極力修繕に手間をかけずに事業に集中できる環境が望ましい
3つ目は、当然ながら、繁殖牝馬である。藤原照浩氏は、実質的にゼロからスタートしたが、こと預託馬に関しては、いくらでも集まってくるようだ。当コラムをお読みいただいた方々からのオファーが私を通じて数件舞い込んだりもしたし、藤原さん自身にも数多くの問い合わせが寄せられたらしい。残念ながら、キャパシティには限りがあるために、お断りせざるを得なくなった話も何件かあるという。これは紛れもなく、藤原さんの若さと情熱に賭けてみようと考えた人がたくさんいるということである。
さらに4つ目は、資金ということになる。しかし、この資金に関しては、優先順位としてはそれほど高くない。最後の最後に挙げたのは、必ずしも資金力がなければならない、ということではないからだ。もちろん、あるに越したことはないし、自身に経験や知識がなくとも、極論お金さえ出せば、牧場をそっくり買い求め、誰かを雇用する形で生産牧場を開設することは可能ではある。

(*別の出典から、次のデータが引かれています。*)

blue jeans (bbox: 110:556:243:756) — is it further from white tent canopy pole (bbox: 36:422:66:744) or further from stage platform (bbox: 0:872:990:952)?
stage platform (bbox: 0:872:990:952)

だが、それでは、一からコツコツと積み上げて行く「喜び」はない。地道に自分の思い通りの牧場にして行くには、それなりの時間が必要だが、まず預託馬で確実に収入を上げながら、少しずつ牧場を作って行けば良い、と思う。豊富な資金力がなくとも、何とか生産牧場を立ち上げて、維持できるような形が最も望ましい。
日高では、牧場数がいずれ半減するだろうと言われている。その原因のひとつが、経営者の高齢化と後継者不足にあるのは間違いなく、このままではどんどん牧場数が減少して行く。そうした流れを食い止めるのは、大手牧場による吸収合併も一つの方法だが、藤原さんのような新規開業組を育てて行くことも、今後の日高を占う上で極めて重要な課題である。